-------- Text segment --------

The light cover can also have an indentation in the area of measurement, where transmitting element 9 and receiving element 11 lie closely opposite one another. The rays 10 proceeding from the transmitting element 9 pass in the edge area the indentation through the light cover first to the outside and at the opposite edge area once again through the light cover inwards to the receiving element 11. If dirt particles are found on the outer side of the indentation, then the rays 10 are deflected to the outside so that the receiving element 11 receives fewer rays.
It is also possible to provide the transmitting element 9 itself with a measurement surface which is located on the outer side of the tail light or even in the outer side of the tail light cover. On the measurement surface dirt settles in the same manner as on the outer side of the light cover. The degree of contamination of the measurement surface of the transmitting element 9 is assumed in the evaluation to be comparable to the degree of contamination of the outer side of the tail light cover.
The transmitting element 9 is controlled by a microprocessor 12. The receiving element 11 is also connected to the microprocessor 12. The receiving element 11 accordingly conducts the rays 10 reflected at the dirt particles to the microprocessor 12, which evaluates them to calculate the amount of dirt.
The sensor 13 has at least one microprocessor 12 that detects the ambient light, and supplies a signal 14 corresponding to the brightness of this ambient light to the microprocessor 12. It evaluates, taking into account this signal 14, the signals supplied by the receiving element 11 to characterize the degree of contamination.
The two processors 7 and 12 are connected to a bus line 15 via which the results evaluated by the processors 7, 12 are conducted further in the form of a signal. Additional processors can be connected to the bus line 15 without further effort. Thus, measurement data from the processors 7, 12 can be submitted to the evaluation processor 16. It is also possible that additional sensors 13, 20, 26 to 34 (FIG. 2) transmit data via the same bus line 15 to an evaluation processor 16 and thus can be located at any position in the vehicle. Furthermore, several processors, represented by way of example the processors 7, 12, 16, and 17, can be combined physically in one operating element.
The evaluation unit 16 is connected to the bus line 15, which calculates the illumination reaction to the current weather situation based on the signals supplied. In addition, a processor 17 is connected to the bus line 15 and serves to control illumination. The processor 17 evaluates the positioning variables produced by the evaluation processor 16 and produces from this the control signals for dimming the individual light chambers.
The evaluation processor 16 and the processors 7, 12, and 17 may, however, also be formed by a complex analog controller or digital logic. Digital controllers, positioning elements, filters, or digital circuit technology can also be used for evaluation. With the device, all the lighting means of a tail light can be controlled, including, but not limited to, the turn signal lights, the rear light, the brake light, the fog light, and the reflector light. Obviously, it is possible that not all, but rather only several or even only one of the lights 18 is controlled.
The microprocessor 16 calculates the illumination reaction taking into account the current weather situation. This will be described in more detail.
The microprocessor 17 produces light-dimming values and controls, via power drivers 19, for the lights 18. Each light 18 is advantageously assigned a corresponding power driver 19. The evaluation processor 16 evaluates the signals produced by the processors 7, 12 so that the light intensity of the lights 18 is optimal taking into account the particular conditions.

-------- Stored data --------

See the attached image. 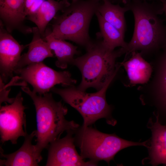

--------

◆ **What is asked**:
[A] Repeat, word for word, the part of the tail light text that opens with the words containing "The two processors" and closes with "one operating element.".
[B] Using the tail light text, decide whether each statement agrees with it, answering yes or no and quoting the deciding words exactly.
(i) The receiving element 11 is connected to the microprocessor 12.
(ii) Connecting additional processors to the bus line 15 takes further effort.
(iii) Processor 17 serves to control illumination.
[C] Name every lighting means that the tail light text lists as controllable by the device.

◆ **Solution set**:
[A]
The two processors 7 and 12 are connected to a bus line 15 via which the results evaluated by the processors 7, 12 are conducted further in the form of a signal. Additional processors can be connected to the bus line 15 without further effort. Thus, measurement data from the processors 7, 12 can be submitted to the evaluation processor 16. It is also possible that additional sensors 13, 20, 26 to 34 (FIG. 2) transmit data via the same bus line 15 to an evaluation processor 16 and thus can be located at any position in the vehicle. Furthermore, several processors, represented by way of example the processors 7, 12, 16, and 17, can be combined physically in one operating element.

[B]
(i) Yes: "The receiving element 11 is also connected to the microprocessor 12."
(ii) No: "Additional processors can be connected to the bus line 15 without further effort."
(iii) Yes: "a processor 17 is connected to the bus line 15 and serves to control illumination."

[C] The turn signal lights, the rear light, the brake light, the fog light, and the reflector light.